Pregnancy presents a unique condition and it is of utmost importance by the care provider to conduct all the necessary assessments not only for the purposes of securing the health of the mother but also that of the unborn (London et al., 2015). The first weeks of pregnancy present a unique phase of pregnancy since most birth defects occur during these initial weeks. Examples of the defects include; neural-tube and congenital defects. This makes it necessary to conduct thorough and comprehensive assessment of the unborn and the mother so as to prevent the occurrence of these conditions. As such, during this assessment, it is of utmost importance to collect both subjective and objective data related to the pregnancy.
Among the areas to consider during this assessment is to understand whether the mother has been on folic acid supplements before and during the first weeks of pregnancy (London et al., 2015). Failure to take folic acid supplements is associated with a higher likelihood of developing neural-tube defects such as anencephaly and spina bifida (London et al., 2015). In the event that the mother had not been on folic acid supplements, it is important to initiate the supplement intake as soon as possible as a proactive measure.
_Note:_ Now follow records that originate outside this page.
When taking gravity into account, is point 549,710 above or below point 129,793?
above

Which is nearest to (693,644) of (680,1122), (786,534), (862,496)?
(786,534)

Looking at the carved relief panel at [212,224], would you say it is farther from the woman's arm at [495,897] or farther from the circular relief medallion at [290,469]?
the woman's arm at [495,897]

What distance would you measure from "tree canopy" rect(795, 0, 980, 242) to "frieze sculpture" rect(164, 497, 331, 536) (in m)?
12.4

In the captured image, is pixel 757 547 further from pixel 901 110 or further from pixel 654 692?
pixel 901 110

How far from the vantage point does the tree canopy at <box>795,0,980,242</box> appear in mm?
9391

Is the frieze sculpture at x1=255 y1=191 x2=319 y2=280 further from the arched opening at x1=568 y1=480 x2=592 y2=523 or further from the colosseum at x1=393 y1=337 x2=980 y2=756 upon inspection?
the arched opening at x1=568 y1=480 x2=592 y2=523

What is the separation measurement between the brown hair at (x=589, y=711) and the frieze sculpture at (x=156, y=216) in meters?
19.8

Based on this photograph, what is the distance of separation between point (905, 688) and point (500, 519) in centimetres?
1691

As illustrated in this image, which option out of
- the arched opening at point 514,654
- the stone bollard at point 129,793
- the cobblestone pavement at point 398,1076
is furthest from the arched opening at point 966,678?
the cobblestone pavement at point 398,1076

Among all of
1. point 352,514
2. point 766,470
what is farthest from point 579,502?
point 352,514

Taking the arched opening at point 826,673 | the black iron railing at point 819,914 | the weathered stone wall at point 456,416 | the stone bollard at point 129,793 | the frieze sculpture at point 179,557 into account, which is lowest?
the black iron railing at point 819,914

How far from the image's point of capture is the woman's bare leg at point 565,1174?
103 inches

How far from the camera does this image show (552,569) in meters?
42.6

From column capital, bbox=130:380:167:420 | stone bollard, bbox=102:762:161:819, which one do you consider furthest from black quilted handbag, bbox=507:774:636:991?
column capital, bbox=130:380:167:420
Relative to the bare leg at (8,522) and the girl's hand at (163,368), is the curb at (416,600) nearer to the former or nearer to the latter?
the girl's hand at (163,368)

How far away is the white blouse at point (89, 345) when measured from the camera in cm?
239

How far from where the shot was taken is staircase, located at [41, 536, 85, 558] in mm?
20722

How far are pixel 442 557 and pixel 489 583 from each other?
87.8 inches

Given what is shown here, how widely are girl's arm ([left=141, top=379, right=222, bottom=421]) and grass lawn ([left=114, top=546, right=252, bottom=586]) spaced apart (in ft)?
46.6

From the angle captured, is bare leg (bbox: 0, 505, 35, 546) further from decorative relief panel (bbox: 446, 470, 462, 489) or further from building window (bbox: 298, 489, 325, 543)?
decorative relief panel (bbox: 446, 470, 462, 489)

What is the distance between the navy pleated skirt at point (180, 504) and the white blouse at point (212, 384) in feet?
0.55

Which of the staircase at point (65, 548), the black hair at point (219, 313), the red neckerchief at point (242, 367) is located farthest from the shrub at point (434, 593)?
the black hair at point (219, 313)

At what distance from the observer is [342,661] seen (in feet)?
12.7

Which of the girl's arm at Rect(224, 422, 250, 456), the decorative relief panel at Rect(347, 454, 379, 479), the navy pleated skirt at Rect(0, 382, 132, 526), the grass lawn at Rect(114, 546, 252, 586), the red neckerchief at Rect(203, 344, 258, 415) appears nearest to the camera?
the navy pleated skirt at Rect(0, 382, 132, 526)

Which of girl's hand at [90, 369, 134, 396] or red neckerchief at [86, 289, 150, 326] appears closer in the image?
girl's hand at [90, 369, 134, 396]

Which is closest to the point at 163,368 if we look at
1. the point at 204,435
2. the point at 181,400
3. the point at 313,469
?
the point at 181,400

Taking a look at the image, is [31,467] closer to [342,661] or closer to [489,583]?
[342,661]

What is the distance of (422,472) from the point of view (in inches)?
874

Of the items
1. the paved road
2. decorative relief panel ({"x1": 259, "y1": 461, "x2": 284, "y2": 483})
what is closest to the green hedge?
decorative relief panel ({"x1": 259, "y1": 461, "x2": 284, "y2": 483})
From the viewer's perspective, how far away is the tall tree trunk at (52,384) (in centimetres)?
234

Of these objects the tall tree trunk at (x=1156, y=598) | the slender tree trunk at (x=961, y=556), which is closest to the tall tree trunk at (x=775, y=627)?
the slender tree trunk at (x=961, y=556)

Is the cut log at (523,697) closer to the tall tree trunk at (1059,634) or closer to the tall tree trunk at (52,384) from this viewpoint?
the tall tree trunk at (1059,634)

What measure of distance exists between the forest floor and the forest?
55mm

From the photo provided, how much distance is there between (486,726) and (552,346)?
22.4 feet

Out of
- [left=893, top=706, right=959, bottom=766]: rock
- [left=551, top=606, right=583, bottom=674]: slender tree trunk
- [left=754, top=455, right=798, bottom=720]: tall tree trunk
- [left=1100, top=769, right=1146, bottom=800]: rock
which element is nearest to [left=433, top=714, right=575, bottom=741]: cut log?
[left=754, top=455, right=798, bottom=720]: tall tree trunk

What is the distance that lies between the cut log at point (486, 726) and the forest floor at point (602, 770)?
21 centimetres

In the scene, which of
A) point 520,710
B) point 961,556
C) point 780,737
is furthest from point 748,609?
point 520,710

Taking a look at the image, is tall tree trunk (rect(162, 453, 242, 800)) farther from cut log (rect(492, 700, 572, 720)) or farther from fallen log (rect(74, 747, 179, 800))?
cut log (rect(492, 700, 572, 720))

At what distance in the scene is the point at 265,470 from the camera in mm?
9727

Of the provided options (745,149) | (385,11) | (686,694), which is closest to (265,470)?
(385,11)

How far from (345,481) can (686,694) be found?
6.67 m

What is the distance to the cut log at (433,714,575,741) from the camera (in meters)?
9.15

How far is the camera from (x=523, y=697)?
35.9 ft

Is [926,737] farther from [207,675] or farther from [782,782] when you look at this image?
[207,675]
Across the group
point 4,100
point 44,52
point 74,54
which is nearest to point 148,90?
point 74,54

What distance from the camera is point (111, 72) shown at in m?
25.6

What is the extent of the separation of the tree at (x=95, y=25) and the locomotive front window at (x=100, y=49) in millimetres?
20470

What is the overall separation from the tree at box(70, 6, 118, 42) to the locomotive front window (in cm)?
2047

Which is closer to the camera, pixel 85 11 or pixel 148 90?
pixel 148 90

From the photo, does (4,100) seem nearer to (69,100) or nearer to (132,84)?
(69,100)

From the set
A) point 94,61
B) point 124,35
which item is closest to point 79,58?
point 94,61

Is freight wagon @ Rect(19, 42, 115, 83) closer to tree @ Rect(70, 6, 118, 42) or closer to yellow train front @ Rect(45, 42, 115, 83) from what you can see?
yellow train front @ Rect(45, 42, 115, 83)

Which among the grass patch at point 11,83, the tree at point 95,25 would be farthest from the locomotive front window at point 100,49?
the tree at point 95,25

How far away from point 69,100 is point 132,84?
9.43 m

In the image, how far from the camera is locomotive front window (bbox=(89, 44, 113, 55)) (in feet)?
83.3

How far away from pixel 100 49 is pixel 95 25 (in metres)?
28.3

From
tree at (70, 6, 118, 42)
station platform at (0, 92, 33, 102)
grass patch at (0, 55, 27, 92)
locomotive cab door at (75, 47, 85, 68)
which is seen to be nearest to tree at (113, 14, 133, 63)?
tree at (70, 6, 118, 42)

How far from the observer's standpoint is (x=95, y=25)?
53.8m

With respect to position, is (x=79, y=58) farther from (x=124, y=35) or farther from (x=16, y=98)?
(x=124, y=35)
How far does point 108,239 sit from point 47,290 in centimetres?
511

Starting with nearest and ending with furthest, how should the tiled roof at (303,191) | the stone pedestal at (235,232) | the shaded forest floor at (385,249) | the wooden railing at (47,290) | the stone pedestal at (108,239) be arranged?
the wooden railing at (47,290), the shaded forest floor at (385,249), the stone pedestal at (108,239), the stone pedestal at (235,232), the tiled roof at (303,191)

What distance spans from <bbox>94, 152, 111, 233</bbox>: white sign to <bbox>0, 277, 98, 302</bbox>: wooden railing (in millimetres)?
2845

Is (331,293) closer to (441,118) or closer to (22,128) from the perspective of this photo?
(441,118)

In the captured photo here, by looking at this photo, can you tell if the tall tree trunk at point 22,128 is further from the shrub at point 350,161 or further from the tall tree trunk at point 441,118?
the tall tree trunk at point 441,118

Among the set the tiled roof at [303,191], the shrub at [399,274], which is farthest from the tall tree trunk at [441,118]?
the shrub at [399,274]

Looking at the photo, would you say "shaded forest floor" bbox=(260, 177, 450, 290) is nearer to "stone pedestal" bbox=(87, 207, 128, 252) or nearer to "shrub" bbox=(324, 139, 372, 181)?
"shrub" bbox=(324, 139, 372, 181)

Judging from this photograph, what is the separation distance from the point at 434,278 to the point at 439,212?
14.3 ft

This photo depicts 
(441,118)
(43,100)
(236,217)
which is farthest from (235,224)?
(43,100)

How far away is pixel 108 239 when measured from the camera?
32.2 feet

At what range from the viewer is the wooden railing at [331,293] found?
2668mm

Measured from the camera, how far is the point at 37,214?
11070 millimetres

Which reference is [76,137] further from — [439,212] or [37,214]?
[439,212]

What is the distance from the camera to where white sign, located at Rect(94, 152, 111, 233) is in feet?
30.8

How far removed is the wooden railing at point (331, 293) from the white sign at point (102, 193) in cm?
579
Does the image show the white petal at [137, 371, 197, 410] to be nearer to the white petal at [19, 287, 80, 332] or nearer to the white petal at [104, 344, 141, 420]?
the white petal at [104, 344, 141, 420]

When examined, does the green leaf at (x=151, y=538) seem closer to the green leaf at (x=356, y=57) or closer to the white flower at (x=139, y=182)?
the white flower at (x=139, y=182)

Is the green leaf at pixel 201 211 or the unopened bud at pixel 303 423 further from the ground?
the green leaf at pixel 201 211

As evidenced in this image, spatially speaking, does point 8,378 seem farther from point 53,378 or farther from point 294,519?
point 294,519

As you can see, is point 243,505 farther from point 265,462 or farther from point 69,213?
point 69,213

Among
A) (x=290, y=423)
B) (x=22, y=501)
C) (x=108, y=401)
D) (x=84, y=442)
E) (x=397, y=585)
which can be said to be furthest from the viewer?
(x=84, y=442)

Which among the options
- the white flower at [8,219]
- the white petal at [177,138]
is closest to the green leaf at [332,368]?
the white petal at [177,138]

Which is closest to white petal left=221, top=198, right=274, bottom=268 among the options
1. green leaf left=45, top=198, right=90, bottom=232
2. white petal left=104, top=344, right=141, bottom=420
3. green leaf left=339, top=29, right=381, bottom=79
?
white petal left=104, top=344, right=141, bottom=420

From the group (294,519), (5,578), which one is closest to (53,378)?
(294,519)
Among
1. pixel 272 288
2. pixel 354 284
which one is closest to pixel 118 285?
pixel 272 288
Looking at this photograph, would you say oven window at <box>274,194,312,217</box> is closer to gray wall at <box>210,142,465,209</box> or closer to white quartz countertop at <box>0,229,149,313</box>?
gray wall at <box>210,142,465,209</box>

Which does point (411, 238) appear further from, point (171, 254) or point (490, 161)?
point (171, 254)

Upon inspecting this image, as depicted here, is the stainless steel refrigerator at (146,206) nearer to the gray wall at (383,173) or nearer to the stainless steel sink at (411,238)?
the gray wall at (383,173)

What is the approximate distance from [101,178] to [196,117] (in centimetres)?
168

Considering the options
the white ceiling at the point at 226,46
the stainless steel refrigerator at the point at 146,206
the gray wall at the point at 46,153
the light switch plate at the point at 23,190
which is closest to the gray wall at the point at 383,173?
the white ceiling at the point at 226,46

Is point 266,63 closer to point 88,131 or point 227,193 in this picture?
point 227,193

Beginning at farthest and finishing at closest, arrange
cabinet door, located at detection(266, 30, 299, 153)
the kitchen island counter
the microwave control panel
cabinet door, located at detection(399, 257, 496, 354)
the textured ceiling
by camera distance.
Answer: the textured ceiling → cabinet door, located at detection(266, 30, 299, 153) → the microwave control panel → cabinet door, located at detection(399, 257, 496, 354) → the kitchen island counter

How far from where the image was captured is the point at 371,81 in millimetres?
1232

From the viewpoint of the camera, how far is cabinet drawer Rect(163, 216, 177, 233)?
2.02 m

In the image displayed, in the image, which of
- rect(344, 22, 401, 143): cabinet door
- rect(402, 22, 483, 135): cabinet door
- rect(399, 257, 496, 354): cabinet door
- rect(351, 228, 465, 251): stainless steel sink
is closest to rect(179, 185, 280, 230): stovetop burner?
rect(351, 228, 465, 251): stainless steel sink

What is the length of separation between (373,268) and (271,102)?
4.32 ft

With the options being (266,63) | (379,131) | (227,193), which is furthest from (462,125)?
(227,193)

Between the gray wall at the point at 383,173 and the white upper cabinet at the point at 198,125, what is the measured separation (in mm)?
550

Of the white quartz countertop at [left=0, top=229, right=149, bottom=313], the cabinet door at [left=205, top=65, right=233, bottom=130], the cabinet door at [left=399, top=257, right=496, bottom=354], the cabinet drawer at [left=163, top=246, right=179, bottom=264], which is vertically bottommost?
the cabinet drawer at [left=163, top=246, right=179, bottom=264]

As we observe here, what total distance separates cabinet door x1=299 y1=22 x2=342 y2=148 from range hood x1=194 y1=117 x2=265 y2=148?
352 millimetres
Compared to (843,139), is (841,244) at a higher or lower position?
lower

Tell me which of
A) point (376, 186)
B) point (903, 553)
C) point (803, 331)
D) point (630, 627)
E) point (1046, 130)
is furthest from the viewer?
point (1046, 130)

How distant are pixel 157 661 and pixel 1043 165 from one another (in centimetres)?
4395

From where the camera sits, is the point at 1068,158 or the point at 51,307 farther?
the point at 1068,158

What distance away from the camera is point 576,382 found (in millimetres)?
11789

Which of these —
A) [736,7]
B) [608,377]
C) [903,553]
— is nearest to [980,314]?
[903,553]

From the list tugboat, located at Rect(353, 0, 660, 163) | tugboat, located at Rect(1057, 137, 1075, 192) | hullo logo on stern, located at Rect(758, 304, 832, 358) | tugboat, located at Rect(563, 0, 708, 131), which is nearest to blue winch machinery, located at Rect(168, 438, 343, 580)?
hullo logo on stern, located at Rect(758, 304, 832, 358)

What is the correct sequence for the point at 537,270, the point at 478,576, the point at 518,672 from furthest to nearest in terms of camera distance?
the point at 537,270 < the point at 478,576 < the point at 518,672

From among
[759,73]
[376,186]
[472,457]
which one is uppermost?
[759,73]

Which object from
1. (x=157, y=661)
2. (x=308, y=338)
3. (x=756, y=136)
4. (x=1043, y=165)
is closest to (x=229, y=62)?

On other hand, as part of subjective assessment, it would rewards to ask questions relating to family history with regard to genetic diseases and defects. Knowledge of the family history along this line helps in mapping the risk levels and the likelihood of genetic defects occurring, hence placing the care provider and the parents at a vantage point in terms of considering further diagnostic approaches as well as actions. On the other hand, as part of the subjective assessment, it is important to ask Nancy questions regarding her experience (medical) with the past pregnancies. This information is vital in predicting the progress of the pregnancy as well as understanding factors to expect during the course of her pregnancy. Information related to Nancy’s lifestyle is equally important as part of the assessment questions for this mother, it would be appropriate to ask questions related to the current use of medications and any other substance, say, smoking or drug/substance abuse. The integrity of a pregnancy and hence the well-being of the unborn relies of a various lifestyle aspects and medication history (London et al., 2015). For instance, there are classes of drugs that can terminate pregnancy or lead to complications. Knowledge of Nancy’s history with regard to the use of these medications or drugs can help in proactively addressing the accompanying risks.
During the first trimester, it is when most chromosomal defects occur and as an objective measure of assessment, it is important to consider several screening approaches. An ultrasound test (Nuchal translucency screening) can go a long way in checking the back of fetal neck for thickening. On the other hand, maternal serum tests for diagnosing the possibility of chromosomal defects are of utmost importance during the first weeks of pregnancy and the entire first trimester. These serum tests include; PAPP-A (pregnancy associated plasma protein) tests and the Hcg (human chorionic gonadotropin) (Davidson, London & Ladewig, 2015). The PAPP-A test helps in understanding the proteins produced by the placenta during the initial weeks of pregnancy, whereby abnormal values are associated with the likelihood of developing chromosomal defects (Davidson, London & Ladewig, 2015). Equally, the hCG tests sought to determine the level of production of the hormone by the placenta, whereby abnormal levels are associated with the risk of developing chromosomal defects (Davidson, London & Ladewig, 2015).
Although the AFP (Alpha-fetoprotein screening) screening is recommended for the second trimester, in this very case, it is important to consider this test since it helps in mapping the likelihood of various fetal defects (Davidson, London & Ladewig, 2015). Majority of fetal defects as afore-mentioned, occur during the first weeks of pregnancy, hence making it necessary to undertake these tests as a way of understanding the potential risks and pursuing proactive or preventive measures.
Getting pregnant after 35 years is associated with various risks which are unique from the recommended and healthy pregnancy age. Examples of the complications associated with pregnancy after 35 years as in the case of Nancy, include; increased risk for gestational diabetes, hypertension, low birth weights, miscarriage and chromosomal defects (London et al., 2015). This underscores the need for planning assessments in future to covers all these risk levels including regular assessment of blood sugar and blood pressure levels.
For this patient and couple, it is part of the care provider’s obligation to offer patient education on how to go about the management of the pregnancy in a bid to foster maternal and fetal health. Among the areas of education to consider include; diet management, physical activity, management of depression, desisting from pregnancy-unfriendly behaviors such as smoking and alcohol intake as well as the importance of regular screening (Davidson, London & Ladewig, 2015). Addressing all these knowledge areas helps in fostering the mother’s self-efficacy and self-care abilities which would ultimately lead to desired pregnancy outcomes, especially taking into account that Nancy’s age is advanced and nearing menopause.
References
Davidson, M. C., London, M. L., & Ladewig, P. W. (2015). Olds' maternal-newborn nursing & women's health across the lifespan. Prentice Hall.
London, M. L., Ladewig, P. W., Davidson, M. C., Ball, J. W., & Bindler, R. C. (2015). Maternal & child nursing care. Pearson Higher Ed.